++++ Seite ++++

Einfach mal den Browse-Cache löschen.


----------



## stadi (25. Dez 2009)

hab ich schon gemacht!! funktioniert auch nicht!


----------



## L-ectron-X (26. Dez 2009)

Welchen IE benutzt du?
Hast du auch andere Browser probiert?
Gibt es jetzt eine Fehlermeldung in der Java-Konsole?


----------



## stadi (26. Dez 2009)

also ich benutzte IE 8!
Es gibt keine Fehlermeldung in der Java-Console!

Bei Firefox kommt: fehlendes Plugin: application/x-java-applets, aber das finde ich nicht


----------



## stadi (26. Dez 2009)

das applet läuft jetzt auch im Firefox!
jedoch habe ich mir vom Inet ein paar jar-Dateien heruntergeladen und diese in mein applet eingebunden und genau die findet er nicht, meldet die Java-Console.

++++

Aufgabe A — Gib die Zeilen der Datensätze unverändert wieder, beginnend am Anfang der Datensätze und endend mit der Zeile, die "Answer: point 83,427" enthält, einschließlich dieser Zeile.
Aufgabe B — Führe die Forendiskussion zum Java-Applet im Anschluss an ihren letzten Satz weiter.
Die Forendiskussion zum Java-Applet und die Datensätze sind voneinander unabhängiges Material.

++++ Datensätze ++++

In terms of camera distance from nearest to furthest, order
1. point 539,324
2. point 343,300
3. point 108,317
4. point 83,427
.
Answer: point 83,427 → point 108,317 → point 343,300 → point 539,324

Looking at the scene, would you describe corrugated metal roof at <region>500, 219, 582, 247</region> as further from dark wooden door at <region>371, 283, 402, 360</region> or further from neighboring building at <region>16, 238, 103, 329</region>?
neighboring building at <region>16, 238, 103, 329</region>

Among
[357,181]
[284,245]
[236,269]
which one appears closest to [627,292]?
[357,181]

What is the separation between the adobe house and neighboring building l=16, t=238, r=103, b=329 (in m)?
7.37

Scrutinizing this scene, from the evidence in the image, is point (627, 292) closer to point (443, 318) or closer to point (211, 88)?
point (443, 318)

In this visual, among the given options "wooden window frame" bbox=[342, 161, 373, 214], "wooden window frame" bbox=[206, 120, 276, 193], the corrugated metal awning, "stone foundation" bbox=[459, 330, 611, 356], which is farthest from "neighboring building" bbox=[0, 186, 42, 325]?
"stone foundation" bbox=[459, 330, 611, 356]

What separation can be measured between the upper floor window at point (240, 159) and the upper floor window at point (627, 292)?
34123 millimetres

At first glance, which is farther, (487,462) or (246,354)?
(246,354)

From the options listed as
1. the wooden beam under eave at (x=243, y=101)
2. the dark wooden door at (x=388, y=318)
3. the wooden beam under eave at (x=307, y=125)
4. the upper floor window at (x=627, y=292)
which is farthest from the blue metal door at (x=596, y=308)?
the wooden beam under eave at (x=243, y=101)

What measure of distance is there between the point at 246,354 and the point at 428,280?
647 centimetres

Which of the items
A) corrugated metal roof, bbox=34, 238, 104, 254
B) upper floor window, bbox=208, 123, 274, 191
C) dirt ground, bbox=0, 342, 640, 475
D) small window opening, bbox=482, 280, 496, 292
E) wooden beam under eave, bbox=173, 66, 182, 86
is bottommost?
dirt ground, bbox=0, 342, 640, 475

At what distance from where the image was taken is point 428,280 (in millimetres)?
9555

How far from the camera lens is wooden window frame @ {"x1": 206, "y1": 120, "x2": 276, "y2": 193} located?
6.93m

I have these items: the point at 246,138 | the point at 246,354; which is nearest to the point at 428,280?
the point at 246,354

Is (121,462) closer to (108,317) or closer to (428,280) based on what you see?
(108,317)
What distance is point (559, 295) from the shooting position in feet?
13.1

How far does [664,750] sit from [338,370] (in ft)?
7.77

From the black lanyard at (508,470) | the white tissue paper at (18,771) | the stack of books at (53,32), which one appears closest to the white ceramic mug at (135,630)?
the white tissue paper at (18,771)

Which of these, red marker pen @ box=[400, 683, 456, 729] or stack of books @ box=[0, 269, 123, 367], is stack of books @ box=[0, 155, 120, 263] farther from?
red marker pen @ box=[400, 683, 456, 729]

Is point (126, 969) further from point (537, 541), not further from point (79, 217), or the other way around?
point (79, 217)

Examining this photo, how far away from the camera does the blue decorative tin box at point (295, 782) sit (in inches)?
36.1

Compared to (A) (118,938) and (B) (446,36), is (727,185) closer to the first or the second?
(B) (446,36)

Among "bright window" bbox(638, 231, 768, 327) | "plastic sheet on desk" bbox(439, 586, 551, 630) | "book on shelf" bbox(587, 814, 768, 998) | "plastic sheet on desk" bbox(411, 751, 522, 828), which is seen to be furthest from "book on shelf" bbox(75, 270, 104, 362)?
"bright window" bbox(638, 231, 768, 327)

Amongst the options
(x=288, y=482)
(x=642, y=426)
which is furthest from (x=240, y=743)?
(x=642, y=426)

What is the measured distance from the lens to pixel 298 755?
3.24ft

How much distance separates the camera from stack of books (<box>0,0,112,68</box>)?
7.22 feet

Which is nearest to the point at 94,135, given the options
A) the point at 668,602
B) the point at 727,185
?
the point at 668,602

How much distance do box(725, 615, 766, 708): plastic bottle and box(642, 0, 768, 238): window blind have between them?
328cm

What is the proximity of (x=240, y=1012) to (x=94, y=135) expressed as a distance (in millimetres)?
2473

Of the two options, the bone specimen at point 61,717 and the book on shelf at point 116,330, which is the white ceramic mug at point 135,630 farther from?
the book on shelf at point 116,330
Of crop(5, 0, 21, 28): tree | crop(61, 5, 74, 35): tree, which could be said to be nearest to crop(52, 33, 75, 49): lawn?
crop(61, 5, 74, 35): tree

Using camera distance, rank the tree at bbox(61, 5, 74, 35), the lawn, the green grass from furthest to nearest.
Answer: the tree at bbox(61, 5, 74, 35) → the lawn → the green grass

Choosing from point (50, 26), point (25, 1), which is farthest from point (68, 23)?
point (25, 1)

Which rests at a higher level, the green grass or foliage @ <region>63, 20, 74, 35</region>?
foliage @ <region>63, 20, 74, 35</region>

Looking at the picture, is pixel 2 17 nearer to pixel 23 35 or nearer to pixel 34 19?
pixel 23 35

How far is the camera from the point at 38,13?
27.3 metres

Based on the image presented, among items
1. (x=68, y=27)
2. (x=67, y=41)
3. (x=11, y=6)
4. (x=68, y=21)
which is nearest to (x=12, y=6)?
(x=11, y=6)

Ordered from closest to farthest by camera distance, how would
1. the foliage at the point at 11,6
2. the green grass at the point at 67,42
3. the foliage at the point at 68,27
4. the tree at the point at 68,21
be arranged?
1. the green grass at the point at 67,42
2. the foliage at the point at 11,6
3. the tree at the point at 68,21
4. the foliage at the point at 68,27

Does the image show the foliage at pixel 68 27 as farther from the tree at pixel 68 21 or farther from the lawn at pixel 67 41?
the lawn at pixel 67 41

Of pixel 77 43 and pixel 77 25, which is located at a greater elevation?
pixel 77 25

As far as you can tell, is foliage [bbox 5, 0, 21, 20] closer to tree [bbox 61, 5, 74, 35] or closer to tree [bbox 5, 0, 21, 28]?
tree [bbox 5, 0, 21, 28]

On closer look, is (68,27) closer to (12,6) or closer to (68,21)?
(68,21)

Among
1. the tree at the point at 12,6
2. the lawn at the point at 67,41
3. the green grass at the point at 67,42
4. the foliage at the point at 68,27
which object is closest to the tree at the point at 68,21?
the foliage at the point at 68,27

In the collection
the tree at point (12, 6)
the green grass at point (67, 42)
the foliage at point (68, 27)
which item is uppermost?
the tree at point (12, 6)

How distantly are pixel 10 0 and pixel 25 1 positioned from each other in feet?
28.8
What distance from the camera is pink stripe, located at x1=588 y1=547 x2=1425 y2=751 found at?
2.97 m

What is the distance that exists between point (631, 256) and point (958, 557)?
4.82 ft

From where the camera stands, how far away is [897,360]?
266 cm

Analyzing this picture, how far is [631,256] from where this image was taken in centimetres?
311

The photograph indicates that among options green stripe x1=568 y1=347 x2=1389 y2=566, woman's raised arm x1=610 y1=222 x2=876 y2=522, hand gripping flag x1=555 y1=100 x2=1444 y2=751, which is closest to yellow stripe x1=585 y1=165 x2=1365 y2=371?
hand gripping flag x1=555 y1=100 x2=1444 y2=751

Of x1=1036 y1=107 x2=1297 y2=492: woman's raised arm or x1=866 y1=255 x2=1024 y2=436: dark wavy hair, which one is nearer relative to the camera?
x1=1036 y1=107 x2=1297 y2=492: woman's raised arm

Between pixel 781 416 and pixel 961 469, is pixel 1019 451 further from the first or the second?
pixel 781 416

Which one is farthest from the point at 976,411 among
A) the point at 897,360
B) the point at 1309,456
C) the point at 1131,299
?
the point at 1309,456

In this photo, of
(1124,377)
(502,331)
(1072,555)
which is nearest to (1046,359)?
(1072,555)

++++

Ergebnis A —
In terms of camera distance from nearest to furthest, order
1. point 539,324
2. point 343,300
3. point 108,317
4. point 83,427
.
Answer: point 83,427 → point 108,317 → point 343,300 → point 539,324

Ergebnis B —
Also, wie kann ich diese jars so einbinden, dass sie auch gefunden werden??


----------



## L-ectron-X (26. Dez 2009)

Du hättest schon lange mal in die FAQs gucken müssen, da ist u.a. beschrieben, welche Probleme es geben kann, womit sie zusammenhängen und wie Applets eingebunden werden.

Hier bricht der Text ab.